The recent explosion of the World-Wide Web has enabled a diverse set of new Internet related applications and technologies. Among the key attractions of the Web has been the promise of easy access to a wealth of information around the world. Currently, however, the Web supports only a simple model of computing: information residing at a host computer can be automatically downloaded and viewed on a client machine, and applications residing at a host computer can be automatically downloaded and executed on the client machine. This model, although extremely powerful, exploits only a fraction of the potential of the Internet. A more compelling vision is one that views the Internet as a source of both information and computing resources. In the ParaWeb project, we are building tools and abstractions that allow users to treat the entire Internet as a single large computing resource. Within the ParaWeb framework, users may execute serial programs remotely, on faster compute engines, or they may execute parallel programs on a variety of platforms across the Internet.
The mechanisms for ParaWeb are partially available today in the form of the Java programming language [5] and Java Virtual Machine (JVM) [7]. Java applications are compiled into an intermediate byte-code that can be executed (interpreted) on any architecture, relieving both the developer and user of concerns related to the heterogeneity of the target platforms. While the interpreted nature of the byte-code makes the current execution very slow compared to equivalent programs written in C or C++, future just-in-time compilers will likely eliminate much of this performance gap.
The rapid proliferation of the Web has been due to seamless access it provides to information that is distributed across an organization or around the world. The key to the ParaWeb model is to build a software infrastructure that provides the same level of seamless access to heterogeneous computing resources, either within an organization or across the entire Internet.

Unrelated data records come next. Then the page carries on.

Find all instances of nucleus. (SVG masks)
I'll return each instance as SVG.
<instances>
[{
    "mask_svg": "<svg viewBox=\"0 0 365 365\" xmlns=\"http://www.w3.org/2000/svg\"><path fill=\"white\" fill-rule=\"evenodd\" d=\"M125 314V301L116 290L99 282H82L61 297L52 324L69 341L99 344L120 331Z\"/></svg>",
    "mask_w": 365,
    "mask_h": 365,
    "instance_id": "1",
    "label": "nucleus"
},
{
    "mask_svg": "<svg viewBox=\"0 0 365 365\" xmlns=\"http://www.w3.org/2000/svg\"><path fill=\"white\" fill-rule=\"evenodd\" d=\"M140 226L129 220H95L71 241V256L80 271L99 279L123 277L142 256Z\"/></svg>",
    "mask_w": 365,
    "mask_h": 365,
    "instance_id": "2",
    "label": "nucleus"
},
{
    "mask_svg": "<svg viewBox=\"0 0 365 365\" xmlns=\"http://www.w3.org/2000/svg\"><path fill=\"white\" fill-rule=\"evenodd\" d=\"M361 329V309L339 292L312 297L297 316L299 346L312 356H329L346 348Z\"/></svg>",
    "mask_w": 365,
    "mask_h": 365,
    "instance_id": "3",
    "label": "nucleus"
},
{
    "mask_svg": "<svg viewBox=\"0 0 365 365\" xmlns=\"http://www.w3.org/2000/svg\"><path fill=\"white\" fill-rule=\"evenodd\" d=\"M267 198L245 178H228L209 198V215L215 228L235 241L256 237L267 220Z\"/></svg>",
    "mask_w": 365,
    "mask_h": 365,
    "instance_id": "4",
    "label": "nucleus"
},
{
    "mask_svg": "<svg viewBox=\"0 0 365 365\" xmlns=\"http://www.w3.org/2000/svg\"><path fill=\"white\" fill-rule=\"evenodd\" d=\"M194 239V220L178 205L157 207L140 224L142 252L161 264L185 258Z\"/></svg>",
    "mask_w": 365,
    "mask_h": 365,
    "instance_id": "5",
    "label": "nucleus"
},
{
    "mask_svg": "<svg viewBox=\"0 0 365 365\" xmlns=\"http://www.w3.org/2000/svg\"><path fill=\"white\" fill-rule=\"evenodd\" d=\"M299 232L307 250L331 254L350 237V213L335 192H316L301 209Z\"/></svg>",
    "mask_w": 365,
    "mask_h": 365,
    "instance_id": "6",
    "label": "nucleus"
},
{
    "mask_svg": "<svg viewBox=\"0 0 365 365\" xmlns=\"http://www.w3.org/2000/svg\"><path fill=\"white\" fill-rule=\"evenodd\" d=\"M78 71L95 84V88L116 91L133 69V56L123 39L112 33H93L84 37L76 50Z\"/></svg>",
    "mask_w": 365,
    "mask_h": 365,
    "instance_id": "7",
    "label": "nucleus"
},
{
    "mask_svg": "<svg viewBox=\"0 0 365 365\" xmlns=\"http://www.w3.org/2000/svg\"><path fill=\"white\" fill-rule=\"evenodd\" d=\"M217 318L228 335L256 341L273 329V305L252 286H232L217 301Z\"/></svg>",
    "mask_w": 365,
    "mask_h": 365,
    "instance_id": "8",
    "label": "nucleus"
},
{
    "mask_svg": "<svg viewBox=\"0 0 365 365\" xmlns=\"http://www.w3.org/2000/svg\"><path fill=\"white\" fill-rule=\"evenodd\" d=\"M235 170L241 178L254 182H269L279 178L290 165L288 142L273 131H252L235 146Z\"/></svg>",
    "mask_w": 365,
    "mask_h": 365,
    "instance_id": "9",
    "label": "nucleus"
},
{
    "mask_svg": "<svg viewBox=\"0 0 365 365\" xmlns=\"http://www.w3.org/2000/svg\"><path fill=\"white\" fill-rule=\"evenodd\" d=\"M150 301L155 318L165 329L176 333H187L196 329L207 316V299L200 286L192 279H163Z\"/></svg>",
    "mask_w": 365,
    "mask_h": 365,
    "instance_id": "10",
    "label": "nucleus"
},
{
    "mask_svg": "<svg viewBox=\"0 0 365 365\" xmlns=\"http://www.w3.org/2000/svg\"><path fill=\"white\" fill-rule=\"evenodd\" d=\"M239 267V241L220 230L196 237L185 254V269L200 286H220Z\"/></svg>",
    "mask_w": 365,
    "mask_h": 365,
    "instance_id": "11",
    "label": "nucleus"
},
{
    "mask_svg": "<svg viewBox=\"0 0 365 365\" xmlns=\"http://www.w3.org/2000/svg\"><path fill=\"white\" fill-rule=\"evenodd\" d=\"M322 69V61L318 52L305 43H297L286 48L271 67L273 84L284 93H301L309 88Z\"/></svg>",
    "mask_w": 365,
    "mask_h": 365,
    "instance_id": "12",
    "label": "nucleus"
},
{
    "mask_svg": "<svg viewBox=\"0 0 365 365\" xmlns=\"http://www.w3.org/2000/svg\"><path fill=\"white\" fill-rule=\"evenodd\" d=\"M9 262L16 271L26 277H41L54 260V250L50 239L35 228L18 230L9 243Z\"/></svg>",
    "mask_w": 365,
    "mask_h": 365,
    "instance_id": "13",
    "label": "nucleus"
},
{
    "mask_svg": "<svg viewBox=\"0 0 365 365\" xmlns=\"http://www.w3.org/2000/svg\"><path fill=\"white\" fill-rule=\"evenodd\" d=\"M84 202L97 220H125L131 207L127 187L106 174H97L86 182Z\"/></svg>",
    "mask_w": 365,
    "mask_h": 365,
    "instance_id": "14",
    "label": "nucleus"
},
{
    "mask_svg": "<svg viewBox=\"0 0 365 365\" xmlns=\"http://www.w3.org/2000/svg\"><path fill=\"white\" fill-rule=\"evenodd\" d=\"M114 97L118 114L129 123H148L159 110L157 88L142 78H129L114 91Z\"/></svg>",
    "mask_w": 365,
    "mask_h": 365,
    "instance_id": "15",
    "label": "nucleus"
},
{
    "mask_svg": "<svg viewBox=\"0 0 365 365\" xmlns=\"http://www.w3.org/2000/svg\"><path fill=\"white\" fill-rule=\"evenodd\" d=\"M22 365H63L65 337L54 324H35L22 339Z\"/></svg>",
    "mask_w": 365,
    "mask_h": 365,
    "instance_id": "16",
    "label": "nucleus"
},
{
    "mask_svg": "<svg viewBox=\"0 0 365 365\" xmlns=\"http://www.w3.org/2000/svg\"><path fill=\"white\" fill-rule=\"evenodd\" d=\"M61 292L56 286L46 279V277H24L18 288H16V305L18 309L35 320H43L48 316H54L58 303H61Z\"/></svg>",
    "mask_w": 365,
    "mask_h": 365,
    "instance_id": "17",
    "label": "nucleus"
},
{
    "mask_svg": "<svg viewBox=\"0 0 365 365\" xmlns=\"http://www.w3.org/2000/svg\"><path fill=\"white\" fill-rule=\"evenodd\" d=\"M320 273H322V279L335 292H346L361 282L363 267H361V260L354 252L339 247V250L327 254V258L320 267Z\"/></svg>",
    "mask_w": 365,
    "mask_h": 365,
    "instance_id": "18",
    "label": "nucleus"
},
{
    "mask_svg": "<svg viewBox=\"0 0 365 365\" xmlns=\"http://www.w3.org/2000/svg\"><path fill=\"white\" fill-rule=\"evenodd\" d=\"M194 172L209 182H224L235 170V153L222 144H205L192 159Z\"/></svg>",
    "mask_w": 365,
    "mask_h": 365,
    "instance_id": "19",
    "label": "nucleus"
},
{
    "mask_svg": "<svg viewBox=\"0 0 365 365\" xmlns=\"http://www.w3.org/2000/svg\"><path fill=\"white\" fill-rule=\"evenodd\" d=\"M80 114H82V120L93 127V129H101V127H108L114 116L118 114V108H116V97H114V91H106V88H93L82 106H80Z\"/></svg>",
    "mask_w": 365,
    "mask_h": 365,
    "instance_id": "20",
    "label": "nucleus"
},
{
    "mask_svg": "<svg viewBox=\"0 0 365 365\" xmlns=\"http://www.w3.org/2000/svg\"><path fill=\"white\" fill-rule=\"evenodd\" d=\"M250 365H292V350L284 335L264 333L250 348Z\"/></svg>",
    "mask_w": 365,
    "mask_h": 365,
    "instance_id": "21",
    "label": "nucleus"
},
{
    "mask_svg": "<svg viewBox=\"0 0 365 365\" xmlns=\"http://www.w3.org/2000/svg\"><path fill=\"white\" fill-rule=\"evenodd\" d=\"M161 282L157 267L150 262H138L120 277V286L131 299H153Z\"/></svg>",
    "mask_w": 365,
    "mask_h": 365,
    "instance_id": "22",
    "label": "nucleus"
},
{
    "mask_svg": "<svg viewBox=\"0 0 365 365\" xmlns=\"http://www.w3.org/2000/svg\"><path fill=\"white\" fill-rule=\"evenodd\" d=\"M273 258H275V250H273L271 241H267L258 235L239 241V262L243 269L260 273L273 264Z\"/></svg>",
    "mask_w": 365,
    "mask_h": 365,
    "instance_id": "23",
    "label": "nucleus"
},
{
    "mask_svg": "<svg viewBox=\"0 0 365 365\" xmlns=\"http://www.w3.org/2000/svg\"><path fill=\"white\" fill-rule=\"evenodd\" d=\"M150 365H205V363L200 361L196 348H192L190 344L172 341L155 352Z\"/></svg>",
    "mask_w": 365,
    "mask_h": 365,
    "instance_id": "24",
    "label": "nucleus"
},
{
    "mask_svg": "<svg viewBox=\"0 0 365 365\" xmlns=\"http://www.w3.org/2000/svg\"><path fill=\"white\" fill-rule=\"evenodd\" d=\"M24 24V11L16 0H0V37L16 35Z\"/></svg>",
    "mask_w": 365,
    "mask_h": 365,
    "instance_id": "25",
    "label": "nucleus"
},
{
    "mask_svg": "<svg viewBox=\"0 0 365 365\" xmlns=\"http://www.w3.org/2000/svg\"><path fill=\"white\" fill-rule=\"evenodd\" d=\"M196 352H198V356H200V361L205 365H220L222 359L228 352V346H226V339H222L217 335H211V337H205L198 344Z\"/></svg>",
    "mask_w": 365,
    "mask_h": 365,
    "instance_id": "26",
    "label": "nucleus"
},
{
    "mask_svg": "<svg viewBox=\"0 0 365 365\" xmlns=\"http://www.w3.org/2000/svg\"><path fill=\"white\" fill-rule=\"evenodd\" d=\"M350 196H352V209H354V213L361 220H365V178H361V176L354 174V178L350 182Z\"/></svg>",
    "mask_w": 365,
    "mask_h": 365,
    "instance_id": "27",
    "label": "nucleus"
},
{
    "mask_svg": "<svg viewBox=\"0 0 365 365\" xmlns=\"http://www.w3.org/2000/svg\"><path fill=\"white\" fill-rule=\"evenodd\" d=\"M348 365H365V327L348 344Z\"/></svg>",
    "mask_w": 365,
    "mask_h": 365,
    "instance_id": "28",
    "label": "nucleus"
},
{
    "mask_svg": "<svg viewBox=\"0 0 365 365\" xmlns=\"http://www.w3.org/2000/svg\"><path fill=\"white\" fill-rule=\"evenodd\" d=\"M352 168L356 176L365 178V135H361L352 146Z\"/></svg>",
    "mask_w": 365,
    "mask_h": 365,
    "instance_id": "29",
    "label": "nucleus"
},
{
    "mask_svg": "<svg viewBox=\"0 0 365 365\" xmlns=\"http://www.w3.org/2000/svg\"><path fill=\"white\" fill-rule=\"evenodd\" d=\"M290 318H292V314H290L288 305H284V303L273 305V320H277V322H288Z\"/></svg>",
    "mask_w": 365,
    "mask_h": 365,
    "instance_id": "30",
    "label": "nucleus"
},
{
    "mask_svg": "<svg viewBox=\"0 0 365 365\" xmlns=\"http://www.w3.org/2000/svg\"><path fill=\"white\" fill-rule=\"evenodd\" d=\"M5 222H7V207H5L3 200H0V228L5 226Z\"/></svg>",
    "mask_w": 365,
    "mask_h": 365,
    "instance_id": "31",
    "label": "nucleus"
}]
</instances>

In addition to allowing existing unmodified thread-based Java applications to be automatically executed remotely or in parallel, ParaWeb introduce a new class library which allow new Java applications to be written specifically with parallelism in mind.
The ParaWeb model is described in Section 2 while the mechanisms used to implement ParaWeb are described in Section 3. In Section 4 we present early experiences with a simple parallel application. Section 5 outlines a number of issues being explored and addressed in this work and Section 6 describes related work. We conclude the paper with a summary, in Section 7.